I have writ to Madame de Guerchy about your orange-flower water; and I sent your ladyship two little French pieces that I hope you received. The uncomfortable posture in which I write will excuse my saying any more; but it is no excuse against my trying to do any thing to please one, who always forgets pain when her friends are in question.

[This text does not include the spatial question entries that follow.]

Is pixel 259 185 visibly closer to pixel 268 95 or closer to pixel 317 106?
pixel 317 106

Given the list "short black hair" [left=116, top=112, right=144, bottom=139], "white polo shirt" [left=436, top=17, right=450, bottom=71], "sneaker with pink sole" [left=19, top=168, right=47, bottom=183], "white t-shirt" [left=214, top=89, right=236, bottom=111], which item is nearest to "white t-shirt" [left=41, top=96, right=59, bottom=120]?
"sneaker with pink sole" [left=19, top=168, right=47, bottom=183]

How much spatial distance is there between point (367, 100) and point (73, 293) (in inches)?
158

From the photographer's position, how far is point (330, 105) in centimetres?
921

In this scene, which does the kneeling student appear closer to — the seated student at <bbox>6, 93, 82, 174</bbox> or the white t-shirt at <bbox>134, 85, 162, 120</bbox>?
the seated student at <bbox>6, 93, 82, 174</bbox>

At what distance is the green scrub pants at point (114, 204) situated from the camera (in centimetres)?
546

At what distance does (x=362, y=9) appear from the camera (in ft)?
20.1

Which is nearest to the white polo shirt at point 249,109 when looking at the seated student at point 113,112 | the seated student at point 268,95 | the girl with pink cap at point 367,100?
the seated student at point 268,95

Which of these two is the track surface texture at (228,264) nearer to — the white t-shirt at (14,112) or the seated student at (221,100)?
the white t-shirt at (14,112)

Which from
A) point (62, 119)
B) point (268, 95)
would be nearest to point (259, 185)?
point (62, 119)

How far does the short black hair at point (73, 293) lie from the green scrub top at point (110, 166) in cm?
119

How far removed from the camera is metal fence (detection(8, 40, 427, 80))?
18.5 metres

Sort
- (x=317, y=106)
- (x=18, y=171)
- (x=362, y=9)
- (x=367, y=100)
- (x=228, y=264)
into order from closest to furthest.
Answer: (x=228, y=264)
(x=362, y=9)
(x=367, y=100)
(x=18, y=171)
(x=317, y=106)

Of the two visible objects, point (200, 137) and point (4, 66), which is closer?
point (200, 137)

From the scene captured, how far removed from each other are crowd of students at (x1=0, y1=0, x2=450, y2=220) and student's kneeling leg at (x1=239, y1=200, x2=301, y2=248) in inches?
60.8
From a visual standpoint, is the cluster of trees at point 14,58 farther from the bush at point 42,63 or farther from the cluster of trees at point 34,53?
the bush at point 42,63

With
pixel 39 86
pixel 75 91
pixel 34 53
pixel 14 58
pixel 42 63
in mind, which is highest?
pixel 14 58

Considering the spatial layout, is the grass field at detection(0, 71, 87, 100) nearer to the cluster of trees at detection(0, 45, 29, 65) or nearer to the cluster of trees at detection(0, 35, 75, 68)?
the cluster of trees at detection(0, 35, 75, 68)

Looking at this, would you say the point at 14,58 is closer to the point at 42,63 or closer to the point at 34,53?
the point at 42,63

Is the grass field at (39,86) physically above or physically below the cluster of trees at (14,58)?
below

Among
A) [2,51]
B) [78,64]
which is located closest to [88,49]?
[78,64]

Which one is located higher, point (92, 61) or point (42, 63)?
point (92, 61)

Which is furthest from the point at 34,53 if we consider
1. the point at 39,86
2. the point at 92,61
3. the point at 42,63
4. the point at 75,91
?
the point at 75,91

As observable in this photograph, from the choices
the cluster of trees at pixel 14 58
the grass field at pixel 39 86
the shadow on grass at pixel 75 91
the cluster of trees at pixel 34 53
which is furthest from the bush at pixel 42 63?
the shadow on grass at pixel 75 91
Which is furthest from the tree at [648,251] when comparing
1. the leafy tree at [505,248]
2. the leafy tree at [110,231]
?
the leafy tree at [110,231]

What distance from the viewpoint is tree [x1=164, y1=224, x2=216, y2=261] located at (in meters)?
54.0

1014. TO GEORGE MONTAGU, ESQ.

Paris, Oct. 16, 1765.

I AM here, in this supposed metropolis of pleasure, triste enough; hearing from nobody in England, and again confined with the gout in both feet: yes, I caught cold, and it has returned; but as I begin to be a little acquainted with the nature of its caresses, I think the violence of its passion this time will be wasted within the fortnight. Indeed, a stick and a great shoe do not commonly compose the dress which the English come hither to learn; but I shall content myself if I can limp about enough to amuse my eyes; my ears have already had their fill, and are not at all edified. My confinement preserves me from the journey to Fontainebleau, to which I had no great appetite; but then I lose the opportunity of seeing Versailles and St. Cloud at my leisure.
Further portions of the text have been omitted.